Adobe has abandoned its $20bn (£15.8bn) takeover of its smaller rival Figma, after European and UK regulators raised concerns that it would eliminate competition in the product design software market.
The Photoshop owner, which dominates the market with products including Illustrator and Acrobat Reader, said the two companies had come to a joint assessment that there was “no clear path” to regulatory approval.
Last month the UK’s Competition and Markets Authority (CMA) said the deal would threaten competition in the product design, image editing and illustration markets, while the EU’s equivalent body issued a statement raising the same concerns.
“There is no clear path to receive necessary regulatory approvals from the European Commission and the UK Competition and Markets Authority,” the companies said in the joint statement.
Adobe and Figma strongly disagree with the recent regulatory findings, but we believe it is in our respective best interests to move forward independently,” said Shantanu Narayen, Adobe’s chair and chief executive.
Adobe will pay Figma a $1.5bn termination fee after the collapse of the cash-and-stock deal for the cloud-based designer platform.
In a response to the CMA published on Monday, Adobe said any divestment would be “wholly disproportionate” and would “reduce investment and innovation and ultimately harm the parties’ customers” and did not offer any alternatives.
“Requiring a multibillion-dollar global divestment of Photoshop or Illustrator in order to address an uncertain and speculative theory of harm is wholly disproportionate,” the two companies said in their response. “This is also the case in requiring a divestment of the entirety of Figma Design.”

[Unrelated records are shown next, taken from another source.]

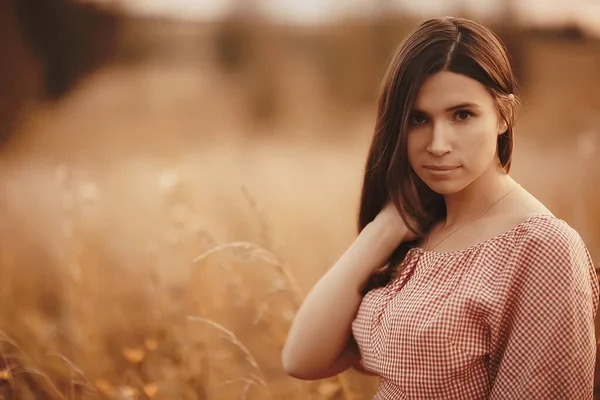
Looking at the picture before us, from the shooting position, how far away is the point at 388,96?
113 centimetres

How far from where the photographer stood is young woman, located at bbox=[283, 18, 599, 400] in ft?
3.20

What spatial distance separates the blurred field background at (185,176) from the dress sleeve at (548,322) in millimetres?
749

Margrethe Vestager, the European commissioner for competition, said, however, that the proposed acquisition would have “terminated all current and prevented all future competition between [Adobe and Figma]”.
She said: “Our in-depth investigation showed that this would lead to higher prices, reduced quality or less choice for customers. It is important in digital markets, as well as in more traditional industries, to not only look at current overlaps but to also protect future competition. This applies in particular to transactions by which large, established companies acquire successful disruptive innovators.”
The deal, which was announced in September last year, is the latest big tech takeover to draw intense scrutiny from regulators on both sides of the Atlantic.